4. Why would anyone non-technical use this tool over RapidMiner which feels much more user friendly with Drag-Drop widgets (does Enso have a "widget" library pane or only the autocompletions?). RapidMiner also has nicer notion of data sources than the pop-up menu. Actually why would anyone happy with Excel (and shudders VBA) move away to Enso? The tool sounds cool but business people doing Excel are not cool but super conservative and sloooooow. I hope you shake things up there at least a bit. VBA needs to die.

5. Conversely why would anyone technical use Enso over jupyter notebooks and ipywidgets or bokeh? It feels like an overkill for simple tasks where notebooks shine.

4 comments

Hi! Thank you for the feedback!

> The IDE is completely useless on Linux with Ryzen 4700U, 16 Gigs of RAM and no GPU. Super laggy. Text input does not work and Ctrl+V does nothing when I tried to paste a link to the iris CSV file.

Would you be so nice and create an issue report with a short description and your machine spec here, please? https://github.com/enso-org/enso/issues

> Speaking of first impressions, the initial empty pane is a bit scary

We are currently working on making Enso much more user friendly - adding icons and better guidance.

> Why no support for Julia language given that Data Science is your main focus?

First languages we target are Python and R - those are most natural for Data Science.

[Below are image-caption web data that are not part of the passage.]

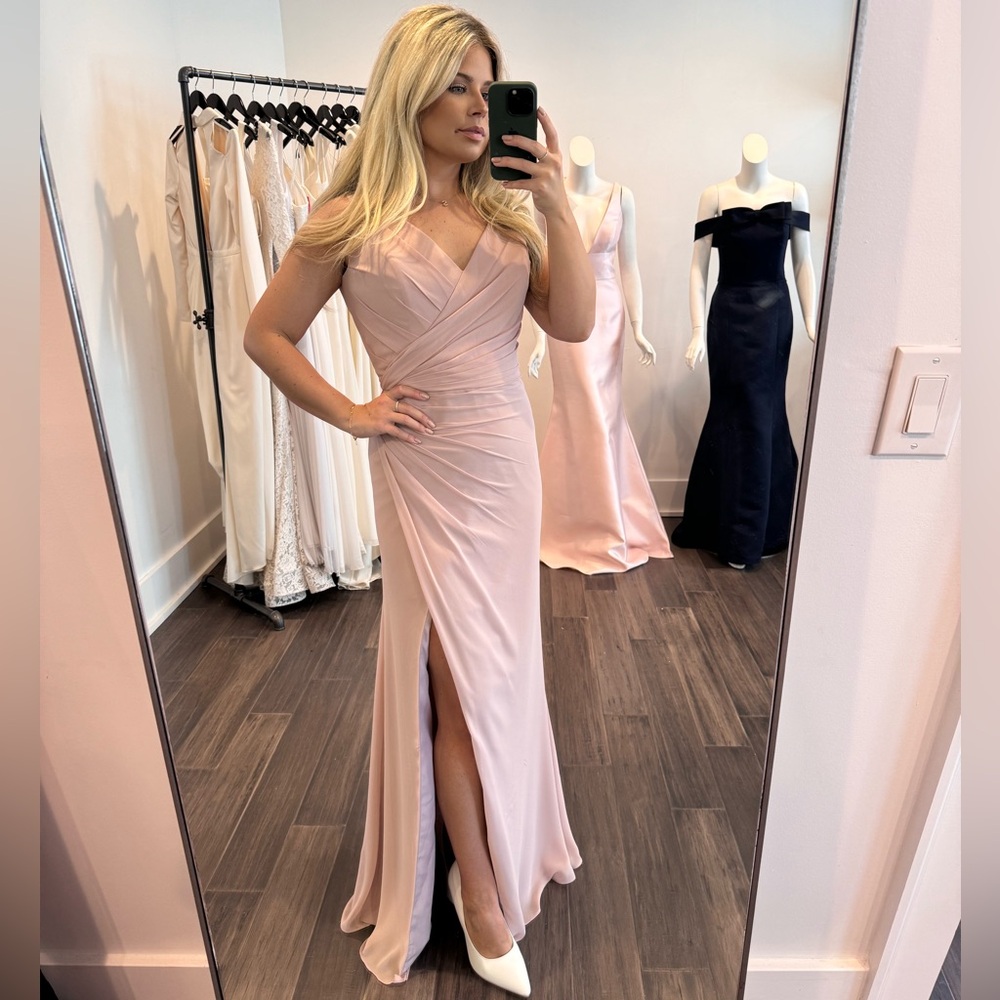 Lazaro Lou Chiffon Gown in Dusty Rose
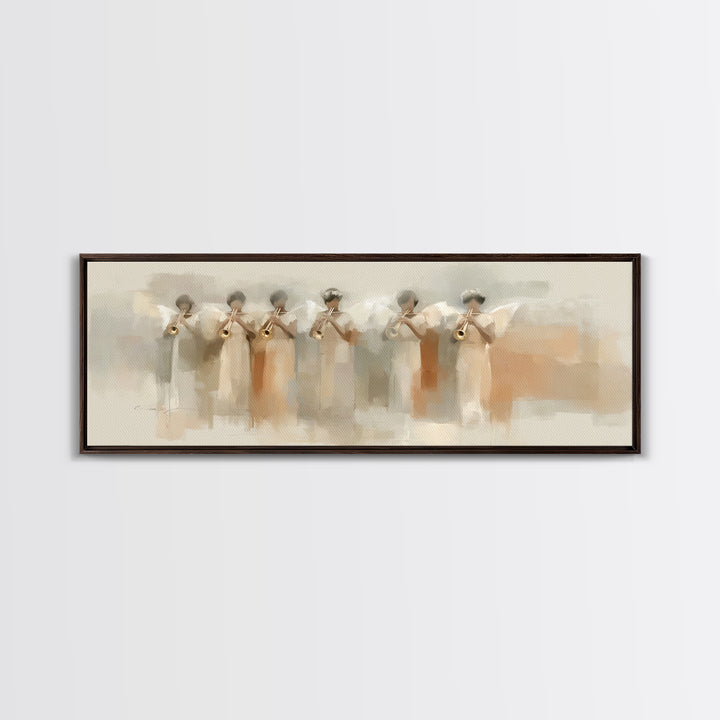Trumpets Of Glory | Framed Canvas Print | Christian Art Canvas | Panoramic Painting | Christian Wall Art | Large Christian Art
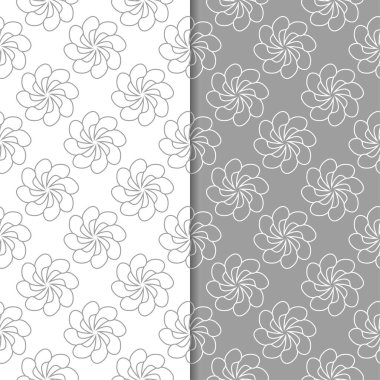 Beyaz ve gri çiçek arka planlar. Tekstil ve duvar kağıtları için dikişsiz desen seti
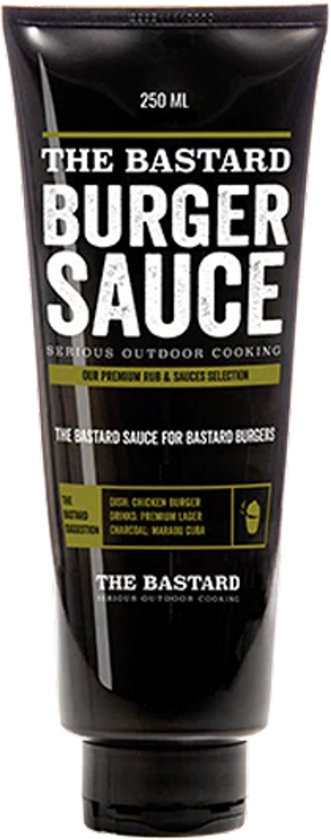 The Bastard Burger Sauce in zwarte knijptube, 250ml.
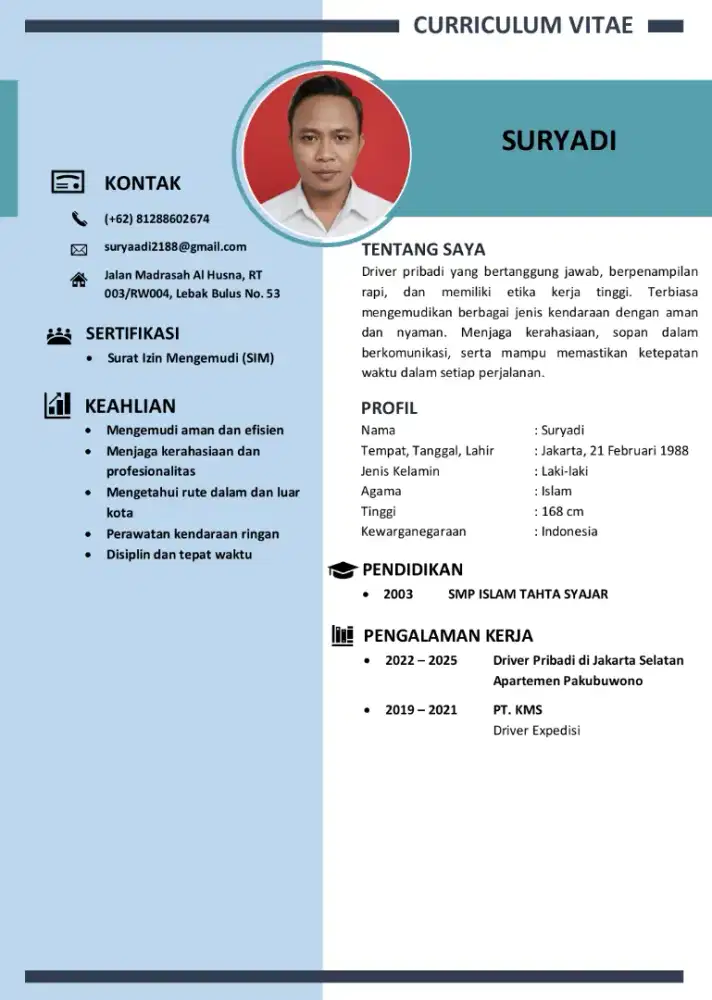 Driver ,Harian,pribadi, kantor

We can definitely think about Julia in the future. We are not targeting android development as a goal. Thank you for pointing out that it is unclear.

> Why would anyone non-technical use this tool over RapidMiner which feels much more user friendly with Drag-Drop widgets (does Enso have a "widget" library pane or only the autocompletions?).

As I wrote above, making Enso more user friendly, with icons for every action etc. is our main effort right now. The goal to improve user experience with every weekly release. Enso however, is much more extensible than ie. RapidMiner. If there is a need to add a custom blocks and share them with others in your company - we are working on making it instant and possible without any engagement from technical team.

> Conversely why would anyone technical use Enso over jupyter notebooks and ipywidgets or bokeh?

If it is a single person or a technical team, who doesn't have to explain the process to the business users or non-technical domain experts they might be happy with notebooks. Having visual representation is helpful for bigger workflows, that have to be easy to understand by non-technical user. However, interactivity while working with Enso is adding a value here as well. You can observe changes in your visualisations when data have changed, without refreshing, in real time. This is making testing ideas faster and more effective.

> Does anyone in Data Science use Kotlin or you are targeting because it is low hanging fruit for the JVM along with Scala? Are you also targeting android development as a goal?

I know a few folks have been doing that, and arguing quite convincingly for its benefits for DS, e.g. Thomas Nield in this talk:

https://www.youtube.com/watch?v=J8GYPG6pt5w

(There are more similar talks on the tube)

> 1. The IDE is completely useless on Linux with Ryzen 4700U, 16 Gigs of RAM and no GPU. Super laggy...

Have you tried running it under the host Windows itself rather than via the Linux app in WSL?

The performance problems might be related to the graphical card - there is a heavy WebGL use.